日本赤十字社(以下、日赤)はこのほど、「防災の日に関する意識調査(2024年)」の結果を公表しました。調査は8月6~12日に実施、北海道・宮城・東京・愛知・大阪・広島・福岡に居住する男女1,200名から回答を得ました。能登半島地震において、日赤が救護班の派遣などを通じて被災地支援に取り組んできたことや、都市部を含む広域が被災することが予想される南海トラフ地震で自助・共助の重要性が高まっていることを受け、意識調査を実施しました。
調査では、「都市の中で災害に遭うかもしれないと考える機会」について尋ねています。回答した割合が高い順に、「半年に1回くらいの頻度」(26.3%)、「もっと少ない頻度」(22.8%)、「考えることはない」(15.6%)となり、これらをあわせると64.7%で、災害に遭うことを意識することが少ない人が半数を超えました。
過去に緊急地震速報や避難指示などが出された際については、78.4%の人が「避難したことがない」状況であることがわかりました。2023年に行われた調査での同様の質問では、「避難したことがない」人が78.1%、「避難したことがある」人が10.3%で、1年前とほぼ変わらない結果となっています。
また、自助の取り組みとして「防災備蓄しているもの」を聞くと、「飲料水」(61.6%)、「食品」(50.8%)、「懐中電灯・ランタンなど簡易照明」(41.9%)が上位に挙がったものの、それ以外の項目(現金、携帯ラジオなどの情報源など)はほとんどが3割を下回ったとされています。
共助の意識については、「都市で災害が発生した際に周囲の人と協力し合える(必ずやる+たぶんやる)」と回答した人があわせて68.7%でした。
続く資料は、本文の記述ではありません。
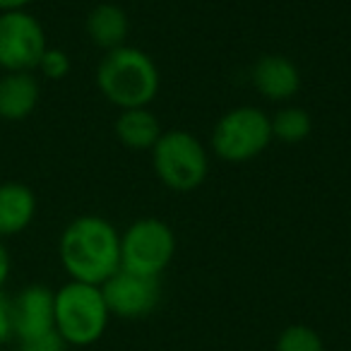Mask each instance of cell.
Masks as SVG:
<instances>
[{
	"mask_svg": "<svg viewBox=\"0 0 351 351\" xmlns=\"http://www.w3.org/2000/svg\"><path fill=\"white\" fill-rule=\"evenodd\" d=\"M272 123V140H279L284 145H298L313 130V118L301 106H284L274 116H269Z\"/></svg>",
	"mask_w": 351,
	"mask_h": 351,
	"instance_id": "15",
	"label": "cell"
},
{
	"mask_svg": "<svg viewBox=\"0 0 351 351\" xmlns=\"http://www.w3.org/2000/svg\"><path fill=\"white\" fill-rule=\"evenodd\" d=\"M70 346L60 339L58 332H49V335L34 337V339L17 341V351H68Z\"/></svg>",
	"mask_w": 351,
	"mask_h": 351,
	"instance_id": "18",
	"label": "cell"
},
{
	"mask_svg": "<svg viewBox=\"0 0 351 351\" xmlns=\"http://www.w3.org/2000/svg\"><path fill=\"white\" fill-rule=\"evenodd\" d=\"M10 298L17 341L34 339V337L49 335L56 330L53 289H49L46 284H29Z\"/></svg>",
	"mask_w": 351,
	"mask_h": 351,
	"instance_id": "9",
	"label": "cell"
},
{
	"mask_svg": "<svg viewBox=\"0 0 351 351\" xmlns=\"http://www.w3.org/2000/svg\"><path fill=\"white\" fill-rule=\"evenodd\" d=\"M41 101V84L34 73L0 75V121L20 123L36 111Z\"/></svg>",
	"mask_w": 351,
	"mask_h": 351,
	"instance_id": "11",
	"label": "cell"
},
{
	"mask_svg": "<svg viewBox=\"0 0 351 351\" xmlns=\"http://www.w3.org/2000/svg\"><path fill=\"white\" fill-rule=\"evenodd\" d=\"M101 293L111 317L140 320L159 306L161 284L159 277H145L121 267L101 284Z\"/></svg>",
	"mask_w": 351,
	"mask_h": 351,
	"instance_id": "8",
	"label": "cell"
},
{
	"mask_svg": "<svg viewBox=\"0 0 351 351\" xmlns=\"http://www.w3.org/2000/svg\"><path fill=\"white\" fill-rule=\"evenodd\" d=\"M10 269H12L10 253H8V248H5V241L0 239V291H3V287H5L8 279H10Z\"/></svg>",
	"mask_w": 351,
	"mask_h": 351,
	"instance_id": "20",
	"label": "cell"
},
{
	"mask_svg": "<svg viewBox=\"0 0 351 351\" xmlns=\"http://www.w3.org/2000/svg\"><path fill=\"white\" fill-rule=\"evenodd\" d=\"M58 258L73 282L101 287L121 269V234L99 215L75 217L58 239Z\"/></svg>",
	"mask_w": 351,
	"mask_h": 351,
	"instance_id": "1",
	"label": "cell"
},
{
	"mask_svg": "<svg viewBox=\"0 0 351 351\" xmlns=\"http://www.w3.org/2000/svg\"><path fill=\"white\" fill-rule=\"evenodd\" d=\"M34 0H0V12H12V10H29Z\"/></svg>",
	"mask_w": 351,
	"mask_h": 351,
	"instance_id": "21",
	"label": "cell"
},
{
	"mask_svg": "<svg viewBox=\"0 0 351 351\" xmlns=\"http://www.w3.org/2000/svg\"><path fill=\"white\" fill-rule=\"evenodd\" d=\"M274 351H327L320 332L311 325H287L277 335Z\"/></svg>",
	"mask_w": 351,
	"mask_h": 351,
	"instance_id": "16",
	"label": "cell"
},
{
	"mask_svg": "<svg viewBox=\"0 0 351 351\" xmlns=\"http://www.w3.org/2000/svg\"><path fill=\"white\" fill-rule=\"evenodd\" d=\"M253 84L269 101H289L301 89V70L291 58L279 53H267L255 63Z\"/></svg>",
	"mask_w": 351,
	"mask_h": 351,
	"instance_id": "10",
	"label": "cell"
},
{
	"mask_svg": "<svg viewBox=\"0 0 351 351\" xmlns=\"http://www.w3.org/2000/svg\"><path fill=\"white\" fill-rule=\"evenodd\" d=\"M97 87L106 101L125 108H147L156 99L161 75L149 53L135 46L106 51L97 65Z\"/></svg>",
	"mask_w": 351,
	"mask_h": 351,
	"instance_id": "2",
	"label": "cell"
},
{
	"mask_svg": "<svg viewBox=\"0 0 351 351\" xmlns=\"http://www.w3.org/2000/svg\"><path fill=\"white\" fill-rule=\"evenodd\" d=\"M84 32L89 41L101 51H113L118 46H125L130 22L121 5L116 3H99L89 10L84 20Z\"/></svg>",
	"mask_w": 351,
	"mask_h": 351,
	"instance_id": "13",
	"label": "cell"
},
{
	"mask_svg": "<svg viewBox=\"0 0 351 351\" xmlns=\"http://www.w3.org/2000/svg\"><path fill=\"white\" fill-rule=\"evenodd\" d=\"M39 202L27 183L5 181L0 183V239L20 236L36 219Z\"/></svg>",
	"mask_w": 351,
	"mask_h": 351,
	"instance_id": "12",
	"label": "cell"
},
{
	"mask_svg": "<svg viewBox=\"0 0 351 351\" xmlns=\"http://www.w3.org/2000/svg\"><path fill=\"white\" fill-rule=\"evenodd\" d=\"M272 142L269 116L258 106L229 108L212 128L210 147L221 161L245 164L263 154Z\"/></svg>",
	"mask_w": 351,
	"mask_h": 351,
	"instance_id": "5",
	"label": "cell"
},
{
	"mask_svg": "<svg viewBox=\"0 0 351 351\" xmlns=\"http://www.w3.org/2000/svg\"><path fill=\"white\" fill-rule=\"evenodd\" d=\"M70 68H73V63H70V56L65 53L63 49H56V46H49L46 49V53L41 56L39 60V73L44 75L46 80H65L70 75Z\"/></svg>",
	"mask_w": 351,
	"mask_h": 351,
	"instance_id": "17",
	"label": "cell"
},
{
	"mask_svg": "<svg viewBox=\"0 0 351 351\" xmlns=\"http://www.w3.org/2000/svg\"><path fill=\"white\" fill-rule=\"evenodd\" d=\"M15 339V325H12V298L0 291V346Z\"/></svg>",
	"mask_w": 351,
	"mask_h": 351,
	"instance_id": "19",
	"label": "cell"
},
{
	"mask_svg": "<svg viewBox=\"0 0 351 351\" xmlns=\"http://www.w3.org/2000/svg\"><path fill=\"white\" fill-rule=\"evenodd\" d=\"M53 315L60 339L77 349L97 344L111 320L101 287L73 279L53 291Z\"/></svg>",
	"mask_w": 351,
	"mask_h": 351,
	"instance_id": "3",
	"label": "cell"
},
{
	"mask_svg": "<svg viewBox=\"0 0 351 351\" xmlns=\"http://www.w3.org/2000/svg\"><path fill=\"white\" fill-rule=\"evenodd\" d=\"M176 255V234L164 219L142 217L121 234V267L161 277Z\"/></svg>",
	"mask_w": 351,
	"mask_h": 351,
	"instance_id": "6",
	"label": "cell"
},
{
	"mask_svg": "<svg viewBox=\"0 0 351 351\" xmlns=\"http://www.w3.org/2000/svg\"><path fill=\"white\" fill-rule=\"evenodd\" d=\"M152 169L169 191L193 193L210 173V154L193 132L166 130L152 147Z\"/></svg>",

周囲との協力を「やらない(たぶんやらない+全くやらない)」と答えた人の理由としては、「自分や家族のことで精いっぱいになるから」(41.2%)、「どのように助け合ったり協力したりすればいいかわからないから」(17.8%)などが挙げられています。
この調査結果を踏まえ日赤は、「防災・減災の取り組みどちらにおいても万全な状態には見受けられない」と指摘。自助・共助を想定した訓練と防災・減災に関する啓発活動を今後も継続するとし、いざという時に具体的な行動に移せるための備えを強化していきたいと記しています。